Aunt Rose dropped her hands. “After all I've done—”

In that instant Greppin had known they would
have
to go, all of them. First he would make them silent, then he would make them smile, then, later, he would move them out like luggage. He couldn't bring Alice Jane into a house full of grims such as these, where Aunt Rose followed you wherever you went even when she wasn't following you, and the children performed indignities upon you at a glance from their maternal parent, and the father, no better than a third child, carefully rearranged his advice to you on being a bachelor. Greppin stared at them. It was their fault that his loving and living was all wrong. If he did something about them—then his warm bright dreams of soft bodies glowing with an anxious perspiration of love might become tangible and near. Then he would have the house all to himself and—and Alice Jane. Yes, Alice Jane.

They would have to go. Quickly. If he told them to go, as he had often done, twenty years might pass as Aunt Rose gathered sunbleached sachets and Edison phonographs. Long before then Alice Jane herself would be moved and gone.

Greppin looked at them as he picked up the carving knife.

Greppin's head snapped with tiredness.

He flicked his eyes open. Eh? Oh, he had been drowsing, thinking.

All
that
had occurred two weeks ago. Two weeks ago this very night that conversation about marriage, moving, Alice Jane, had come about. Two weeks ago it had been. Two weeks ago he had made them smile.

Now, recovering from his reverie, he smiled around at the silent and motionless figures. They smiled back in peculiarly pleasing fashion.

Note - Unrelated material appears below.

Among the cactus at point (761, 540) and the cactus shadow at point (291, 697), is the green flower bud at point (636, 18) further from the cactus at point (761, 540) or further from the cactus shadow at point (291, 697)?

“I hate you, old woman,” he said to Aunt Rose, directly. “Two weeks ago I wouldn't have dared say that. Tonight, ah, well—” he lazed his voice, turning. “Uncle Dimity, let me give you a little advice, old man—”

He talked small talk, picked up a spoon, pretended to eat peaches from an empty dish. He had already eaten downtown in a tray cafeteria; pork, potatoes, apple pie, string beans, beets, potato salad. But now he made dessert-eating motions because he enjoyed this little act. He made as if he were chewing.

“So—tonight you are finally, once and for all, moving out. I've waited two weeks, thinking it all over. In a way I guess I've kept you here this long because I wanted to keep an eye on you. Once you're gone, I can't be sure—” And here his eyes gleamed with fear. “You might come prowling around, making noises at night, and I couldn't stand that. I can't ever have noises in this house, not even when Alice moves in. . . .”

The double carpet was thick and soundless underfoot, reassuring.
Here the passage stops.